UnifabriX is planning a new funding round in the second half of 2025.
The fab process side is developing, with Hyatt saying: “Currently, our silicon is seven nanometer and we plan to have a five nanometer TSMC silicon later, in 2026, early 2027.” This aligns with PCIe Gen 6, as Hyatt pointed out: “CXL itself is moving from PCIe Gen 5 to Gen 6, so we have to upgrade the process. Gen 6 comes with mixed signals … that needs five nanometer to be efficient on power.”
We’ll follow up with an article looking at UnifabriX’s MAX device.
Bootnote
QSFP – Quad Small Form-factor Pluggable standard referring to transceivers for optical fiber or copper cabling, and providing speeds four times their corresponding SFP (Small Form-factor Pluggable) standard. The QSFP28 variant was published in 2014 and allowed speeds up to 100 Gbps while the QSFP56 variant was standardized in 2019, doubling the top speeds to 200 Gbps. A larger variant Octal Small Format Pluggable (OSFP) had products released in 2022 capable of 800 Gbps links between network equipment.

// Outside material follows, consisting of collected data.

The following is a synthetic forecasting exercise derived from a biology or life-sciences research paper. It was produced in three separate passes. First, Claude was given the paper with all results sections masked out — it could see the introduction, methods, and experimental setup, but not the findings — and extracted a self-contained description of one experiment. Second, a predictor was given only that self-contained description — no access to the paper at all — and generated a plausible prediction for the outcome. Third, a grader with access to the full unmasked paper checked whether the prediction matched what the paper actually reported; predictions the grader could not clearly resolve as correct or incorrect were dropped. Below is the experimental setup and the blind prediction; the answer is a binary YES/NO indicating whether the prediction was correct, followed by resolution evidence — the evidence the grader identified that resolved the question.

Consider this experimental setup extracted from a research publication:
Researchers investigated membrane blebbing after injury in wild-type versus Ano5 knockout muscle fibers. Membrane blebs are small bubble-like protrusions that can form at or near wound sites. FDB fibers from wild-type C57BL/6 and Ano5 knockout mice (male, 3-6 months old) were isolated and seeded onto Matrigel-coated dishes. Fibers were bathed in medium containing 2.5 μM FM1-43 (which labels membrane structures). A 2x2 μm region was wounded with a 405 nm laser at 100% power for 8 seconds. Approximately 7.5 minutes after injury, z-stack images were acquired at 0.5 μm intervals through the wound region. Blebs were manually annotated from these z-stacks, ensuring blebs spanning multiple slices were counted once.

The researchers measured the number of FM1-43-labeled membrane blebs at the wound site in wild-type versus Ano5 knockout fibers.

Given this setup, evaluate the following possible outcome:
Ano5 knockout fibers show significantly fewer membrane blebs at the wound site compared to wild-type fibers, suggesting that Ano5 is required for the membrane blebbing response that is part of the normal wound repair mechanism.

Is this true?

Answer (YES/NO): NO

OSFP MSA – Octal Small Form Factor Pluggable (OSFP) Multi Source Agreement (MSA). The OSFP (x8) and its denser OSFP-XD (x16) variants both support the latest signaling rate of 224G PAM4 per lane (for example 8 x 200G = 1.6 Tbps Ethernet). They are compatible with PCIe Gen5 / CXL 1.1, 2.0 (32G NRZ), PCIe Gen6 / CXL 3.x (64G PAM4) and PCIe Gen7 / CXL 4.x (128G PAM4). This OSFP cabling system is future-proof for 2 generations ahead in the PCIe domain. It is also ready for UALink that reuses Ethernet IO at the electrical level.
CDFP – CDFP is short for 400 (CD in Roman numerals) Form-factor Pluggable, and designed to provide a low cost, high density 400 Gigabit Ethernet connection.